▶ _PROVIDED RECORDS_:
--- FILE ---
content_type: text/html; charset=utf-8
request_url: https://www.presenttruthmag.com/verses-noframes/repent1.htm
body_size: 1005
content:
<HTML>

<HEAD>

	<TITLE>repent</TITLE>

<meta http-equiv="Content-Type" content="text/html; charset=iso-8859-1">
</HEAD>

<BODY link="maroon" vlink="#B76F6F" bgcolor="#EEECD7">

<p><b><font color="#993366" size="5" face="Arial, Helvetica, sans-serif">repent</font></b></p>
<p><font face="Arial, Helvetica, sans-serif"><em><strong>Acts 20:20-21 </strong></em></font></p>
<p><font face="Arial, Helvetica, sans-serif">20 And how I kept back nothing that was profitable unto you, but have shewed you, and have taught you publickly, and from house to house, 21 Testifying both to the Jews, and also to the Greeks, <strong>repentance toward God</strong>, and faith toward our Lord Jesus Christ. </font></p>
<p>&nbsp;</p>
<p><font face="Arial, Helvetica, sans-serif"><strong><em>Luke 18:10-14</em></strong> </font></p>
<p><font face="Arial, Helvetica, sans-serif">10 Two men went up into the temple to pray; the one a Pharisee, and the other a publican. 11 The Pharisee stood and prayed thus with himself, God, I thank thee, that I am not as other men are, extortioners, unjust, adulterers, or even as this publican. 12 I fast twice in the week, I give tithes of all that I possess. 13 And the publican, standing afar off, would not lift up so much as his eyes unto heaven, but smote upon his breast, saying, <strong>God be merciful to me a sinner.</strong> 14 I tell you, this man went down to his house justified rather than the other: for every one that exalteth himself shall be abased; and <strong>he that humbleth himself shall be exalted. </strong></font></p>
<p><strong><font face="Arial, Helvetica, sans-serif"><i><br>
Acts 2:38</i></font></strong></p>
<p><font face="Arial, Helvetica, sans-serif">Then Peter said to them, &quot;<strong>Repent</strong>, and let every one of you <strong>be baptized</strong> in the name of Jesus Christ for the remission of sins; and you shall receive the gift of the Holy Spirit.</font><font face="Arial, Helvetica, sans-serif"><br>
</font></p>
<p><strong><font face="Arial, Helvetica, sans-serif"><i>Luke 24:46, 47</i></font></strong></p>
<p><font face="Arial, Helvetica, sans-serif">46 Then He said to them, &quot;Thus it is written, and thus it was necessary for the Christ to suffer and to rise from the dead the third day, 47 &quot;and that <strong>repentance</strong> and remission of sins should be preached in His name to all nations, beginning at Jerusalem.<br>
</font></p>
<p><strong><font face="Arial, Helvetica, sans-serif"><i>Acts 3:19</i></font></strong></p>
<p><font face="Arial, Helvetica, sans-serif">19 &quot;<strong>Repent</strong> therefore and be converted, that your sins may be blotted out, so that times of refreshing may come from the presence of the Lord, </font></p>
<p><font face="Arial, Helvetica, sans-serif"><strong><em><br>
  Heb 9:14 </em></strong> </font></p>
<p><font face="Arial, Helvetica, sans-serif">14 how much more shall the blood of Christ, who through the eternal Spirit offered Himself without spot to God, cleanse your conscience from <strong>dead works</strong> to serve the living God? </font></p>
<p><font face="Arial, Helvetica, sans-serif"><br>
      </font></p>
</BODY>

▶ _WORK INSTRUCTIONS_: Reproduce the whole listing above exactly.

▶ _RESULT OF THIS EXERCISE_:
--- FILE ---
content_type: text/html; charset=utf-8
request_url: https://www.presenttruthmag.com/verses-noframes/repent1.htm
body_size: 1005
content:
<HTML>

<HEAD>

	<TITLE>repent</TITLE>

<meta http-equiv="Content-Type" content="text/html; charset=iso-8859-1">
</HEAD>

<BODY link="maroon" vlink="#B76F6F" bgcolor="#EEECD7">

<p><b><font color="#993366" size="5" face="Arial, Helvetica, sans-serif">repent</font></b></p>
<p><font face="Arial, Helvetica, sans-serif"><em><strong>Acts 20:20-21 </strong></em></font></p>
<p><font face="Arial, Helvetica, sans-serif">20 And how I kept back nothing that was profitable unto you, but have shewed you, and have taught you publickly, and from house to house, 21 Testifying both to the Jews, and also to the Greeks, <strong>repentance toward God</strong>, and faith toward our Lord Jesus Christ. </font></p>
<p>&nbsp;</p>
<p><font face="Arial, Helvetica, sans-serif"><strong><em>Luke 18:10-14</em></strong> </font></p>
<p><font face="Arial, Helvetica, sans-serif">10 Two men went up into the temple to pray; the one a Pharisee, and the other a publican. 11 The Pharisee stood and prayed thus with himself, God, I thank thee, that I am not as other men are, extortioners, unjust, adulterers, or even as this publican. 12 I fast twice in the week, I give tithes of all that I possess. 13 And the publican, standing afar off, would not lift up so much as his eyes unto heaven, but smote upon his breast, saying, <strong>God be merciful to me a sinner.</strong> 14 I tell you, this man went down to his house justified rather than the other: for every one that exalteth himself shall be abased; and <strong>he that humbleth himself shall be exalted. </strong></font></p>
<p><strong><font face="Arial, Helvetica, sans-serif"><i><br>
Acts 2:38</i></font></strong></p>
<p><font face="Arial, Helvetica, sans-serif">Then Peter said to them, &quot;<strong>Repent</strong>, and let every one of you <strong>be baptized</strong> in the name of Jesus Christ for the remission of sins; and you shall receive the gift of the Holy Spirit.</font><font face="Arial, Helvetica, sans-serif"><br>
</font></p>
<p><strong><font face="Arial, Helvetica, sans-serif"><i>Luke 24:46, 47</i></font></strong></p>
<p><font face="Arial, Helvetica, sans-serif">46 Then He said to them, &quot;Thus it is written, and thus it was necessary for the Christ to suffer and to rise from the dead the third day, 47 &quot;and that <strong>repentance</strong> and remission of sins should be preached in His name to all nations, beginning at Jerusalem.<br>
</font></p>
<p><strong><font face="Arial, Helvetica, sans-serif"><i>Acts 3:19</i></font></strong></p>
<p><font face="Arial, Helvetica, sans-serif">19 &quot;<strong>Repent</strong> therefore and be converted, that your sins may be blotted out, so that times of refreshing may come from the presence of the Lord, </font></p>
<p><font face="Arial, Helvetica, sans-serif"><strong><em><br>
  Heb 9:14 </em></strong> </font></p>
<p><font face="Arial, Helvetica, sans-serif">14 how much more shall the blood of Christ, who through the eternal Spirit offered Himself without spot to God, cleanse your conscience from <strong>dead works</strong> to serve the living God? </font></p>
<p><font face="Arial, Helvetica, sans-serif"><br>
      </font></p>
</BODY>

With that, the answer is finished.